Doctoral student Joshua Tacca at computerDoctoral student Joshua Tacca works with study participant in lab

“It’s difficult for people to travel to the clinic,” he said. “I envision we could reach a lot more people if we could go into the field to reach them. We could scan the limb in the field, send back the information to the prosthetists in a central location, print it and then send the prothesis to the person.”

When Tacca was an undergraduate at Vanderbilt University, he worked in a lab helping researchers develop prosthetics. Patients became excited when they got to try out the new devices. That inspired Tacca to come to CU Boulder to pursue that area of research. 

The skills and knowledge he learned in classes at the Mortenson Center for Global Engineering and in the Applied Biomechanics Lab were helpful for his ROMP internship. 
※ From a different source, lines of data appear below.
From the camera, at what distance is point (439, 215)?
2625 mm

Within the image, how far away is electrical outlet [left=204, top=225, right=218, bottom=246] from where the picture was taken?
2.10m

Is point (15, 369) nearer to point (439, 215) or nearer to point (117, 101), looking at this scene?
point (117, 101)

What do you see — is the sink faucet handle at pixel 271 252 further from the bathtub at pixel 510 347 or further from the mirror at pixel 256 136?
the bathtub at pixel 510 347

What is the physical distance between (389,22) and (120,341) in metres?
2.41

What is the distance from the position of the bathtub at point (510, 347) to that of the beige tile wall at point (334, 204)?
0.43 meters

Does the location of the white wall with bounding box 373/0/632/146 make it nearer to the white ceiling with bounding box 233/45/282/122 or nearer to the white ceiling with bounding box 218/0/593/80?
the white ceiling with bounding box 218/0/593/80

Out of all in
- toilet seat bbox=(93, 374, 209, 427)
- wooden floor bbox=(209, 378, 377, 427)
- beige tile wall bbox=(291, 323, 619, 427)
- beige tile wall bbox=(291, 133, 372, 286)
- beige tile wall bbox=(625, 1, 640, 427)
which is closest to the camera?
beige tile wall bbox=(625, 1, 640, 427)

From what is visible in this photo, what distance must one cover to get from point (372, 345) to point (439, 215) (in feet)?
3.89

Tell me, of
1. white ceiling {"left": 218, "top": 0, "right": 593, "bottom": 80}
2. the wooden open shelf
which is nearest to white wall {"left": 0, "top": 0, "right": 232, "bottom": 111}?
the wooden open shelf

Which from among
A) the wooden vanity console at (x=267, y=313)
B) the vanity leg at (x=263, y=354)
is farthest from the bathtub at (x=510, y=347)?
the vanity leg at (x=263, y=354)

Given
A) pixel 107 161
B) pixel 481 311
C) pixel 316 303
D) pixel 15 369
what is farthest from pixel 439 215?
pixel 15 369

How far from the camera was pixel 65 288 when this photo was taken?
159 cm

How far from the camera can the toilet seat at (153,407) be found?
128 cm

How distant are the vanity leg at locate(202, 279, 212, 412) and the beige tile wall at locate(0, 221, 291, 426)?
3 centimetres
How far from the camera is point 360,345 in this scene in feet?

Tacca is working on projects in the lab of Assistant Professor Alena Grabowski in the Applied Biomechanics Lab. He’s processing data for a study that examined how the biomechanics and gait symmetry of sprinters with unilateral, below-the-knee amputations changed when running with different stiffnesses, heights and models of running-specific prostheses. And he worked on a pilot study to see how subjects with unilateral, above-the-knee amputations walked across different slopes and at different speeds when using a standard suction prosthetic socket compared to the way they walked using an adjustable socket.

“I am starting to work on a project with the Department of Veterans Affairs that will be my main project over the next few years,” Tacca said. “For that project, we are examining walking with a powered ankle prostheses attached to a passive foot. We plan to systematically determine the effects of changing the power supplied by the prosthesis and (whether) the stiffness of the passive foot affects subjects’ biomechanics, muscle activity and metabolic energy consumption when walking at a range of speeds.”

Tacca’s first-hand experience this summer in Quito emphasized the importance of work conducted by organizations like ROMP for people with limited or no prosthetic and orthotic care.

“I’m not totally sure about my career path yet,” Tacca said, “but right now I think I would like to pursue an academic role where I would be able to continue conducting research on biomechanics and prosthetic devices. I also think I would like to incorporate international development projects, like the one I did with ROMP, into my career path.”